The hard question is, then, when do we see this kind of learning happen? Different lessons are taught in schools. For some, there is the elation and struggle of real learning; in others, the primary lesson is to obey, and schools shackle the mind rather than free it. Jean Anyon’s groundbreaking study of what is taught to kids of different social classes in schools should be a wake-up call to anyone paying attention. Ditto with Jonathan Kozol’s entire body of work, especially his bitter The Shame of a Nation (I haven’t read it, but I heard him speak about it when he was in Seattle some years ago), which underlines the shocking fact that schools are more segregated now than they were fifty years ago, when Kozol started writing.
There is no doubt in my mind about the power of education to lead us to freedom. It is the path to freedom. Paradoxically, we may sometimes resist this freedom, but real learning is too potent and too seductive not to win out in the end. As Douglass wrote about his experience of teaching other slaves, “Their minds have been starved… they had been shut up in mental darkness. I taught them, because it was the delight of my soul.”
The delight of my soul. That’s what teaching can feel like. That’s what learning does feel like.

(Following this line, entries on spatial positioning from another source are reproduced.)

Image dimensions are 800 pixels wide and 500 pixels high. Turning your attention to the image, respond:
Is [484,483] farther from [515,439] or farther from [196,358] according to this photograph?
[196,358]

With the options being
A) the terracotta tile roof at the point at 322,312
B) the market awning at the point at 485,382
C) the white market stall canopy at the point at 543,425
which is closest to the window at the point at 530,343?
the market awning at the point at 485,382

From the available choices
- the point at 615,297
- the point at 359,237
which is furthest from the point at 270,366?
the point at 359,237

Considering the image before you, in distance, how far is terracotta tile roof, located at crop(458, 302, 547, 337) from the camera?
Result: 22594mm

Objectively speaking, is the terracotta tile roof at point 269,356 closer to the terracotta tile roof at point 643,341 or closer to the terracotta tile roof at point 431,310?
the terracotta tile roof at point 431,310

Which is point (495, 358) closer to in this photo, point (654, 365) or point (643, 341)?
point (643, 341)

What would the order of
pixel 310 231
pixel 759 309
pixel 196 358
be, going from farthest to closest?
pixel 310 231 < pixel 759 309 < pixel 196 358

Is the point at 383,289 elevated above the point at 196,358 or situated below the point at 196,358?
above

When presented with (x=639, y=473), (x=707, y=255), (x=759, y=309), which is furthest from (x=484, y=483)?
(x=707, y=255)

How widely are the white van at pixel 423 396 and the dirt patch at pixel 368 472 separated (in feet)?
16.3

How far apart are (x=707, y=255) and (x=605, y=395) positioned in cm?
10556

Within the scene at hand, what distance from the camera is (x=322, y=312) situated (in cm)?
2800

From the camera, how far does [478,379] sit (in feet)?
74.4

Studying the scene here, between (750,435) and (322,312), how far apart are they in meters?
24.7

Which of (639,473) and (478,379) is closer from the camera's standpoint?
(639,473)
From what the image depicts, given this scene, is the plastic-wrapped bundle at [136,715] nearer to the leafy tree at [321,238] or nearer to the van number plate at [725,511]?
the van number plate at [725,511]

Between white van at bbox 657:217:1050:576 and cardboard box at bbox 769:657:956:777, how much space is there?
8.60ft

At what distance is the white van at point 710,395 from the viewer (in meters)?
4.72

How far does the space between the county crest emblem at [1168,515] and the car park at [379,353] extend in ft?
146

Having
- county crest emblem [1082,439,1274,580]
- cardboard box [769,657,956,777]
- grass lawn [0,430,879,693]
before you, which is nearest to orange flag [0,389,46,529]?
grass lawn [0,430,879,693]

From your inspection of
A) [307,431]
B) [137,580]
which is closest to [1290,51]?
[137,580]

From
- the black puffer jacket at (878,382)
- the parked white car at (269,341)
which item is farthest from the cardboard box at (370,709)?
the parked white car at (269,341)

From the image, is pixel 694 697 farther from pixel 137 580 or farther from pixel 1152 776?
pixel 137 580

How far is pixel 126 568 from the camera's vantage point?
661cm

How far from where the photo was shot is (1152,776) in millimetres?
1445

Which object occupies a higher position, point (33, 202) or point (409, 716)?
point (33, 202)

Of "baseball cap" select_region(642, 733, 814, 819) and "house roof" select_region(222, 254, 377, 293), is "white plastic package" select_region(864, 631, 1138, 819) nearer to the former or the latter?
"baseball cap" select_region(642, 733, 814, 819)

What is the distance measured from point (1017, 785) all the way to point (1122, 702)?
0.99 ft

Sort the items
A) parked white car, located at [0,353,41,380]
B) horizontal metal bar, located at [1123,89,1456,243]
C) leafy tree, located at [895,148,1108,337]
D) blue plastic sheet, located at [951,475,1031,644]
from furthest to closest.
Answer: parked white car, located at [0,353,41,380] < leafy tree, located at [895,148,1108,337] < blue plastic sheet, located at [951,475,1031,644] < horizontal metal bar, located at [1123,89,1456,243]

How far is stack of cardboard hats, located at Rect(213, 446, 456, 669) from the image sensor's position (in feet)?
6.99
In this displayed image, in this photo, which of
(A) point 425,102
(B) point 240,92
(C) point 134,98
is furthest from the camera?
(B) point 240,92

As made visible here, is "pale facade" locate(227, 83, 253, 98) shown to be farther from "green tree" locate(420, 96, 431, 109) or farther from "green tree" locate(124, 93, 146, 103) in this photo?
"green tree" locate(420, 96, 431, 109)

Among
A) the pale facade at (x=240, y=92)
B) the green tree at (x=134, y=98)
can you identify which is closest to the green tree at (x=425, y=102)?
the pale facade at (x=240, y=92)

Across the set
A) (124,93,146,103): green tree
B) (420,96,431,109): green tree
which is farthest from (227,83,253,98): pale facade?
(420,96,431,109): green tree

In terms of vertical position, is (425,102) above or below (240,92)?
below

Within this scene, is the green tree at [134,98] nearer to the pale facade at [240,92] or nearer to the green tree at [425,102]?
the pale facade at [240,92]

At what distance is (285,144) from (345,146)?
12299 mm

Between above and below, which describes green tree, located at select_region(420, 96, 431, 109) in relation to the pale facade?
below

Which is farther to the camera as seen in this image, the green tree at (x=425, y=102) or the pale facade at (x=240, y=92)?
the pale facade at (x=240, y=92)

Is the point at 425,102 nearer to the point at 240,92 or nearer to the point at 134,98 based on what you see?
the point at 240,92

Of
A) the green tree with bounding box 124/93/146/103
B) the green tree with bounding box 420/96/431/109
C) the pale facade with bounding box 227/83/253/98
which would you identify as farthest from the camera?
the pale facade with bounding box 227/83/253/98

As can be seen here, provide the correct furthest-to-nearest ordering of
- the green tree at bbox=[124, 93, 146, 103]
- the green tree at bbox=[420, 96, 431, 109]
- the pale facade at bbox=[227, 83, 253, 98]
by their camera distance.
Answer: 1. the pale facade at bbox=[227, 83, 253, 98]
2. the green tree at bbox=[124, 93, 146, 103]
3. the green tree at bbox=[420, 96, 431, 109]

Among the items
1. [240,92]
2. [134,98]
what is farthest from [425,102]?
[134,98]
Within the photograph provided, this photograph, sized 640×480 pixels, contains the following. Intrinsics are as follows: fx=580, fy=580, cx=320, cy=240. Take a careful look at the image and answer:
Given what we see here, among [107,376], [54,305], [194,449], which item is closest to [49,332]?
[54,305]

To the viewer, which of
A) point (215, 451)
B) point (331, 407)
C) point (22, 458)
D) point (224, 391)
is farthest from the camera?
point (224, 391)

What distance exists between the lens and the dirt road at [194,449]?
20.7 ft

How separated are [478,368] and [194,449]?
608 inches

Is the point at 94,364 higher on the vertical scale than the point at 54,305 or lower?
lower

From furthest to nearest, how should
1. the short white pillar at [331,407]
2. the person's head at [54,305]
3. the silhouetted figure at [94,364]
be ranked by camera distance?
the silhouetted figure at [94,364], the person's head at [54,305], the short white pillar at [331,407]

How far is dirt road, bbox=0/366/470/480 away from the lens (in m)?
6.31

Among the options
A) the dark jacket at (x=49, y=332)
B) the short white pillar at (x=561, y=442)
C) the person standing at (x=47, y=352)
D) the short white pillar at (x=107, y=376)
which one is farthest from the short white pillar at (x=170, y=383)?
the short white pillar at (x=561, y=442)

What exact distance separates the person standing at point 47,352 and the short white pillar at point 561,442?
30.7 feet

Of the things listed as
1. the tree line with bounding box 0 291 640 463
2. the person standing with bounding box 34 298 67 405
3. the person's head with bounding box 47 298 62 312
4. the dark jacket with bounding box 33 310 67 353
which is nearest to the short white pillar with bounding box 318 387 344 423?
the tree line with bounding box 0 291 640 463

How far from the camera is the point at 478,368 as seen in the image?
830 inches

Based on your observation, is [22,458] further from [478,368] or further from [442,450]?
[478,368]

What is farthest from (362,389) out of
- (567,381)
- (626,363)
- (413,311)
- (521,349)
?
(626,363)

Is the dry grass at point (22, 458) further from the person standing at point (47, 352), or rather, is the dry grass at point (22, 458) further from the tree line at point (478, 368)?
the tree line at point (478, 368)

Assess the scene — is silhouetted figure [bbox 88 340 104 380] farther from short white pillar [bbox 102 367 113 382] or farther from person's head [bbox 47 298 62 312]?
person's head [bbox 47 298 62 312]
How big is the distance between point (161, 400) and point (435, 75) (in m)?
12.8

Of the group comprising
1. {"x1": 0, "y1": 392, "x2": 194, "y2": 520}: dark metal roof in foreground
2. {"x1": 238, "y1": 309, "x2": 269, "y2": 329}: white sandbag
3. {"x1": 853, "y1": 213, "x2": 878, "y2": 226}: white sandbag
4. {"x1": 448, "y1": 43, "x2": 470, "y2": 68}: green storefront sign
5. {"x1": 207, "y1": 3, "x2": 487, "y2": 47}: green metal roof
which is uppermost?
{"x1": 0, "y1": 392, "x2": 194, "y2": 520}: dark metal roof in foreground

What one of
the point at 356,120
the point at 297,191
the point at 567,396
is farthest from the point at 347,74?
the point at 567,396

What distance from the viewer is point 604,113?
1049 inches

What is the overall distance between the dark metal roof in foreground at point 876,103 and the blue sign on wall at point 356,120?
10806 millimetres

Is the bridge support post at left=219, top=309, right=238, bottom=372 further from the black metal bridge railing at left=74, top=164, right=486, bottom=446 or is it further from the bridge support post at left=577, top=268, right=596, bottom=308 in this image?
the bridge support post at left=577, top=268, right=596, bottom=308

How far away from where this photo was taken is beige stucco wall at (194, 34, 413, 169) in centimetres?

(By the way, if you want to see a brilliant moment in acting and direction, take a look at Daniel Day-Lewis as Lincoln again, and note the pause around 20 seconds in… “In his book… mmmm”. What’s happening in the mind of the character? He’s connecting Euclid’s “self-evident” first axiom, that two things that are equal to the same thing are equal to each other, with the Declaration of Independence’s opening salvo, “We hold these truths to be self-evident, that all men are created equal.” A great moment.)